Prof Stella Christie, Wakil Menteri Pendidikan Tinggi, Sains, dan Teknologi Indonesia beberapa waktu lalu menjelaskan tentang dampak penggunaan Artificial Intelligence (AI) kepada para pelajar.
Lihat juga: Teknologi Jadi Nafas Gen Z, Tonggak Penentu Indonesia Maju
Memang, pelajar zaman sekarang sudah tak asing dengan teknologi AI. Bahkan hampir semua kegiatan pembelajaran bisa mereka akses atau mereka kerjakan menggunakan kecerdasan buatan.Â
Namun, Prof Stella ketika berkunjung ke SMA Unggul Del, kabupaten Toba, mengatakan bahwa penggunaan kecerdasan buatan jika tidak dibarengi dengan rasa bijak dan etika, maka bisa berdampak buruk bagi belajar.
Memangnya, se-dampak itukah penggunaan kecerdasan buatan bagi pelajar khususnya mahasiswa dalam aktivitas perkuliahannya?  Dosen Universitas Muhammadiyah Sidoarjo (Umsida), Nur Maghfirah Aesthetika MMedKom, turut menanggapi masifnya penggunaan kecerdasan buatan di kalangan  mahasiswa.
AI Jadi Kunci Informasi Bagi Gen Z
"AI itu memang berdampak besar jika yang mengoperasikan adalah Gen Z. Mereka sangat brutal dalam mengoperasikannya.
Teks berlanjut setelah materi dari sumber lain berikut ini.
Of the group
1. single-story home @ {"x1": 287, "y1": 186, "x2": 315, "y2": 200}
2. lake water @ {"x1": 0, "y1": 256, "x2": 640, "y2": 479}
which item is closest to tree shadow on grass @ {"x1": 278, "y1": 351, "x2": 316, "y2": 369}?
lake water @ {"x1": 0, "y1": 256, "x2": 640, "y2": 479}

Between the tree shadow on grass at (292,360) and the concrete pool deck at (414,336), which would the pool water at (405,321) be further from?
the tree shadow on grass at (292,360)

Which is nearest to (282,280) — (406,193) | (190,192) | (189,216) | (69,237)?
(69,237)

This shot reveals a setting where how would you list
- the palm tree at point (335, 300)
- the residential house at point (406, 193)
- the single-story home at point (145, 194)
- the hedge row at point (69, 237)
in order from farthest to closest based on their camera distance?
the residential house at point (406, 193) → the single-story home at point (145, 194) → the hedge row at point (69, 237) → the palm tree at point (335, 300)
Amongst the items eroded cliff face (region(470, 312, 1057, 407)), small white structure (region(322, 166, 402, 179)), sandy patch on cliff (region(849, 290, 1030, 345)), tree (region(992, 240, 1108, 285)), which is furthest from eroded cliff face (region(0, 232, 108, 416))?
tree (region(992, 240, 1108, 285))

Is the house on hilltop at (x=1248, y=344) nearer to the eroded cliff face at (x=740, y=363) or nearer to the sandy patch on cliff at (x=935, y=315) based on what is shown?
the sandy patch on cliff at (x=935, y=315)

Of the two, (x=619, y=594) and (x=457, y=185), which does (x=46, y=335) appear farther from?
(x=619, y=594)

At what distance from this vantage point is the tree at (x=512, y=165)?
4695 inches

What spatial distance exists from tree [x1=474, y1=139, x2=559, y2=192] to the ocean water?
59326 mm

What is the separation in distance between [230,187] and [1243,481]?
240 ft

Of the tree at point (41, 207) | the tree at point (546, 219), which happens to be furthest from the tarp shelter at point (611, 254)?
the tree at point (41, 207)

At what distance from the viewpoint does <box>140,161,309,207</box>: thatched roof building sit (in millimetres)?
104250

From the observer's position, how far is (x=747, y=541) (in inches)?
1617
Hampir di semua aktivitas mereka mengandalkan kecerdasan buatan untuk kunci utama mengakses informasi," ujar Fira, sapaan akrabnya.
Dan bahayanya saat ini, kata Fira, mereka sudah menormalisasikan hal itu. Menurut generasi muda, menggunakan kecerdasan buatan tidak ada salahnya. Padahal mereka tidak tahu bahwa di dalamnya ada banyak hal yang menyebabkan dampak negatif.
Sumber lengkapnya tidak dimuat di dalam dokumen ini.